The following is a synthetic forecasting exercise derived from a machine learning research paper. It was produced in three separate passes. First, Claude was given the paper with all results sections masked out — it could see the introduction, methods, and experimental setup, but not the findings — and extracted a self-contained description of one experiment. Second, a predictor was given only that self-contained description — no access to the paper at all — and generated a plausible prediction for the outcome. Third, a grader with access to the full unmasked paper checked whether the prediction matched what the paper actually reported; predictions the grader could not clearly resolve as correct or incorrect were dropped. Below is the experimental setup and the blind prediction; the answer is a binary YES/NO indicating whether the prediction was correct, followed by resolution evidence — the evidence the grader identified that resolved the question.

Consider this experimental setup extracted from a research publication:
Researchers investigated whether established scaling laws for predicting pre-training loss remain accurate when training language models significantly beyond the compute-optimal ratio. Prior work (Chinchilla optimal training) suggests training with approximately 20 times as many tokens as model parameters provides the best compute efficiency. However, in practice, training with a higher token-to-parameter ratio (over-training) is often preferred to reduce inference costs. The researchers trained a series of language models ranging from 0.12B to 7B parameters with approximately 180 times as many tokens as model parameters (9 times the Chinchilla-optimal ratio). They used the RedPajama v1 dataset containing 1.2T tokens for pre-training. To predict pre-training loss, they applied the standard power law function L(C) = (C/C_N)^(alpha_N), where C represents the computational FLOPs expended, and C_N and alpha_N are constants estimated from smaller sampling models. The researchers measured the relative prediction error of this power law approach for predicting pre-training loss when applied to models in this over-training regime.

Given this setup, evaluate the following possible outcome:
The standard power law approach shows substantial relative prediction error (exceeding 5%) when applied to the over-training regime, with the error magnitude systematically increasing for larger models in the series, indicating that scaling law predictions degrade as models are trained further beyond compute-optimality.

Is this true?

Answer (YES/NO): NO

========================

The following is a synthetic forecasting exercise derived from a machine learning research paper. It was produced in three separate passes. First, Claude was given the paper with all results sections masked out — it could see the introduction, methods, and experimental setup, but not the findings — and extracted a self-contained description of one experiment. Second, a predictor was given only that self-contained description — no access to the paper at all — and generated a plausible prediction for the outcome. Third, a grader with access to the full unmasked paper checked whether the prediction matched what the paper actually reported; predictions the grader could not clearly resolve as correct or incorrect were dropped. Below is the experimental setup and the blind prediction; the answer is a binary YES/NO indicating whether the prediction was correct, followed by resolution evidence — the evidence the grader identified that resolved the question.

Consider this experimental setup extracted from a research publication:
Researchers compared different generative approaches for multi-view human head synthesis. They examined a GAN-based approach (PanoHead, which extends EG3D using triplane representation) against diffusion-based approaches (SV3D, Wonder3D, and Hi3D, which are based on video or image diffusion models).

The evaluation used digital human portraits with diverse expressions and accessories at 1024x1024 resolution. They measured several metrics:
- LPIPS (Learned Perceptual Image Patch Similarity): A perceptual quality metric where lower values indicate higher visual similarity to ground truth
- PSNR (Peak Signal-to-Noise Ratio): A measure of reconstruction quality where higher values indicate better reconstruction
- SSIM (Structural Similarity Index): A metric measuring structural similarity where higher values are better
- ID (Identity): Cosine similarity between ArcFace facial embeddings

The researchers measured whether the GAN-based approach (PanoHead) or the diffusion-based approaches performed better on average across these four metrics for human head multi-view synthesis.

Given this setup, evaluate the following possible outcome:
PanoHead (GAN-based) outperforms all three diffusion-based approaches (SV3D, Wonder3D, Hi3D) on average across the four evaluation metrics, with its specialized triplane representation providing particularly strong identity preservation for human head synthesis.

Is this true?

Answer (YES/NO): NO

========================

_TASK DIRECTIONS:_
In the listing above, start at the line with "- PSNR (Peak", go on through the line with "- ID (Identity): Cosine", and copy each of those lines exactly; leave out all the rest.

_ANSWER BOX:_
- PSNR (Peak Signal-to-Noise Ratio): A measure of reconstruction quality where higher values indicate better reconstruction
- SSIM (Structural Similarity Index): A metric measuring structural similarity where higher values are better
- ID (Identity): Cosine similarity between ArcFace facial embeddings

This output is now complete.